UBC Theses and Dissertations
Inverse regulation of biofilm formation and swarming motility in Pseudomonas aeruginosa by the transcriptional regulator GbuR Ho, Ryan Calvin
Pseudomonas aeruginosa inversely regulates biofilm formation and swarming motility, which provides the advantage of allowing it to adapt to environmental conditions. These two surface-associated behaviors represent distinct infection states, with swarming being associated with an acute lifestyle, and biofilm formation exemplifying a chronic lifestyle. Thus the inverse regulation of biofilm formation and swarming motility has important implications for the mode of infection, which in turn influences the interaction between P. aeruginosa and an affected host.
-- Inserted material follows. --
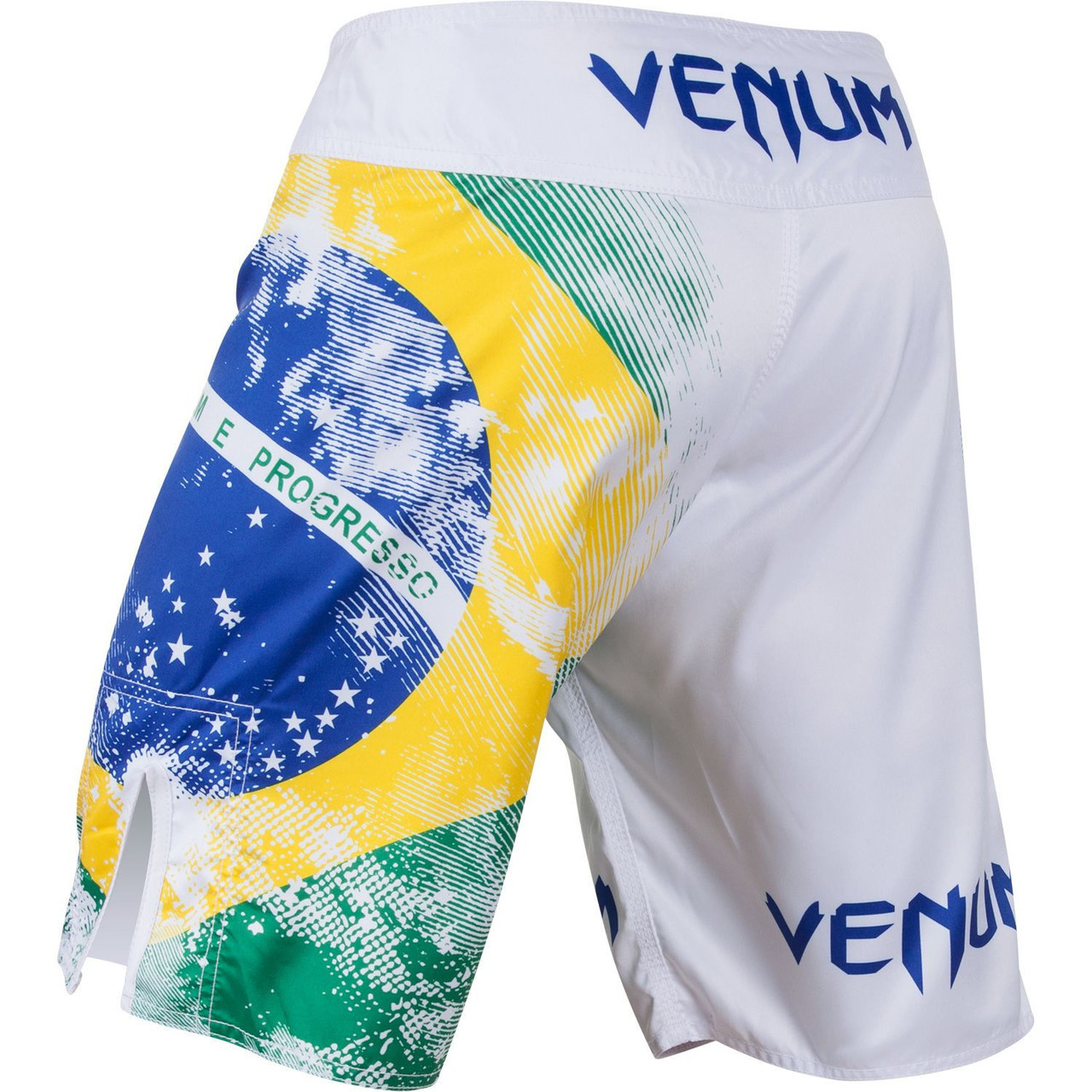 Venum Brazil Flag Fight Shorts (White) | The Jiu Jitsu Shop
Recent studies have also shown that the inverse regulation of biofilm formation and swarming motility is under the control of a number of regulatory genes. Characterization of these genes will therefore provide insights into this regulatory phenomenon and its effect on virulence in P. aeruginosa. The aim of this study was to investigate the inverse regulation of biofilm formation and swarming motility by the transcriptional regulator GbuR. It was shown that mutation in gbuR resulted in a severe swarming defect, while biofilm formation was enhanced. Transcriptome analysis defined the modest regulon of gbuR, revealing a number of genes potentially involved in inversely regulating biofilm formation and swarming motility.